One of the most discordant genes upregulated in the β-cell but downregulated in α-cells was Sprr1a, which encodes small proline-rich protein 1A. SPRR1A is involved in keratinocyte function as a structural protein [51], although new functions have recently been identified. In mice with autophagy-deficient β-cells (inducible knockout of Atg7 only in β-cells), Sprr1a was found to be one of the most highly upregulated genes after 2-6 weeks of induced knockout [52]. The authors confirmed this at the protein level, where Sprr1a was upregulated in db/db mouse islets and in wild-type mice subjected to chemically induced insulin resistance. Additionally, we observed that SPRR1A expression appeared to increase in two of three Tg-treated human donor islets. Taken together, these findings suggest that Sprr1a is a stress-responsive gene, possibly specific to β-cells. None of the other endocrine cell types we tested had increased Sprr1a expression.

5. Conclusions

In conclusion, comparisons of cell-type-specific transcriptomics downstream of the UPR^ER can uncover potentially new regulatory mechanisms driving secretory cell survival or dysfunction. To our knowledge, this study is the first comparative transcriptomics analysis of multiple distinct endocrine cell type responses in an ER stress model at multiple time points. This approach may lead to new gene targets for disease treatments or biomarkers of stressed cells. These data represent a useful resource to support multiple fields, including general secretory cell biology, neuroendocrine tumors (NETs), and metabolic and endocrine diseases.
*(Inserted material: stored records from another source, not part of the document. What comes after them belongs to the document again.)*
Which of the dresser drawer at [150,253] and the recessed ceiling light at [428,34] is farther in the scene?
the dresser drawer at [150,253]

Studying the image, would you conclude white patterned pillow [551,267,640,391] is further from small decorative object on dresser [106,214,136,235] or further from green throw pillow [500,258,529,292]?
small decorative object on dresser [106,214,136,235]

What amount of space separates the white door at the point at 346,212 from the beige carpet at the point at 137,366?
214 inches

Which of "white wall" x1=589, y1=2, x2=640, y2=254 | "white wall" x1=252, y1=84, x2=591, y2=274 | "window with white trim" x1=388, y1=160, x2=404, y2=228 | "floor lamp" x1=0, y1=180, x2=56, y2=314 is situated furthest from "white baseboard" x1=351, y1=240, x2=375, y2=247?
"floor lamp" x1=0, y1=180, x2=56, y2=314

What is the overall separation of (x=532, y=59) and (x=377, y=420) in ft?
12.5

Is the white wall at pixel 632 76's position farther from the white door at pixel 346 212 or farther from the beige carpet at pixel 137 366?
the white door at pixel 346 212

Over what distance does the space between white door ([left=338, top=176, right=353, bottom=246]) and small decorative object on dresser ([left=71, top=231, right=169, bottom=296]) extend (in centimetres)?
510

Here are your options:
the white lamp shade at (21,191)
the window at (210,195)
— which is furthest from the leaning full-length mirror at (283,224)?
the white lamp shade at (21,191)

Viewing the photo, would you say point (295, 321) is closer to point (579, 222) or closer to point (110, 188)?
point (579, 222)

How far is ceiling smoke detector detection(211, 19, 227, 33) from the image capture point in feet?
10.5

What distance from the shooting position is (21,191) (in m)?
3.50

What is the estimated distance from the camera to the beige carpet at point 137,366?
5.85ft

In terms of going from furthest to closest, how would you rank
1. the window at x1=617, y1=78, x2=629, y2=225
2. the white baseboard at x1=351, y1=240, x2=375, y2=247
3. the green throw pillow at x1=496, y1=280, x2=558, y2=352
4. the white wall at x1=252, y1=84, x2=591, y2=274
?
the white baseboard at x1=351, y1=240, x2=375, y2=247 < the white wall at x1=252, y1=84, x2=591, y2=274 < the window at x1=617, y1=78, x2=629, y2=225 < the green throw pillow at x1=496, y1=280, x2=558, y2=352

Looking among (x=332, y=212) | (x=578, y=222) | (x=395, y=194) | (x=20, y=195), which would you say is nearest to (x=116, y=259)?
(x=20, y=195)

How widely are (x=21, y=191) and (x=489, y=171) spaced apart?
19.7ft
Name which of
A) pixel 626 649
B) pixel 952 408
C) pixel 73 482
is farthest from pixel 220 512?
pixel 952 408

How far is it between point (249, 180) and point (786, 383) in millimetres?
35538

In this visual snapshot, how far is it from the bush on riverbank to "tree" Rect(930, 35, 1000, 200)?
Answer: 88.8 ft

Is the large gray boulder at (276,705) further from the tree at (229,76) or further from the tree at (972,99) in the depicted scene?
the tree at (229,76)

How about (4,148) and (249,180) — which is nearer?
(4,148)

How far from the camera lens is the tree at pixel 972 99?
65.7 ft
Limitations of the study: Our raw data is from cell lines, although we compared the data to primary human islet gene expression data. Induction of ER stress in our study depended on a pharmacological agent, thapsigargin. While this compound has been used for decades for this purpose, it may not fully replicate the UPR^ER that occurs normally in vivo. Additionally, inferences from this data are also dependent on RNA expression, which does not always reflect protein expression. Future work will require validation studies for these signature genes at the protein level in specific endocrine cell types from primary tissues and using additional ER stress model systems.